DATA PROVIDED:
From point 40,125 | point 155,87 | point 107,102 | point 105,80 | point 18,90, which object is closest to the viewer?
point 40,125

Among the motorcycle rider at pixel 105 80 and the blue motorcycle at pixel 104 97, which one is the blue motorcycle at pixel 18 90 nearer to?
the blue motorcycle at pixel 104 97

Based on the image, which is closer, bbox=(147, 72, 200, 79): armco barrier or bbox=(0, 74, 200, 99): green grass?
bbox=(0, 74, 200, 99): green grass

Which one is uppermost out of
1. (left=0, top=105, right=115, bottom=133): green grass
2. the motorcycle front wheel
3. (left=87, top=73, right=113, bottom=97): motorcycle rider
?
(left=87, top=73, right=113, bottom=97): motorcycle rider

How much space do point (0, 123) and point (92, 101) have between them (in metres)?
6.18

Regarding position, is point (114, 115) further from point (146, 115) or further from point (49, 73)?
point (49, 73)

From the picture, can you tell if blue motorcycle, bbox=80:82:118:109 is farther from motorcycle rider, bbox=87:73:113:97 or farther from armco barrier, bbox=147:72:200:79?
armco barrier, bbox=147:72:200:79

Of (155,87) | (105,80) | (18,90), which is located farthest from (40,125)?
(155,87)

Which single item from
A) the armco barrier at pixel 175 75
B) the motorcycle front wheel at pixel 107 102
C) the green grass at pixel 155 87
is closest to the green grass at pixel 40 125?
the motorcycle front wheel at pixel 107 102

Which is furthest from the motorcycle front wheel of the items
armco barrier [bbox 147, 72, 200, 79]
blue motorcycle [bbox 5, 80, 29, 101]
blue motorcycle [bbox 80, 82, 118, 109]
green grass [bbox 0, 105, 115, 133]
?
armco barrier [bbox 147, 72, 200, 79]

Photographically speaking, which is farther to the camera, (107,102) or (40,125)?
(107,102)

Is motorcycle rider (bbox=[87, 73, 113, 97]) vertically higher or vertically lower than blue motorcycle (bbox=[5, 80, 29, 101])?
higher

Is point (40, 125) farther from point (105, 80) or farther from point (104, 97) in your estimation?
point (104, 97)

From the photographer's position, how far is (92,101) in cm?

WORK TO DO:
Copy out the items word for word, from the line containing "Photographically speaking, which" through the end of the items.

FINISHED ANSWER:
Photographically speaking, which is farther to the camera, (107,102) or (40,125)?
(107,102)

Is motorcycle rider (bbox=[87, 73, 113, 97]) vertically higher or vertically lower than blue motorcycle (bbox=[5, 80, 29, 101])?
higher

Is point (40, 125) farther from point (105, 80) or farther from point (104, 97) in your estimation?
point (104, 97)

From the photographer's position, how far is (92,101) in cm?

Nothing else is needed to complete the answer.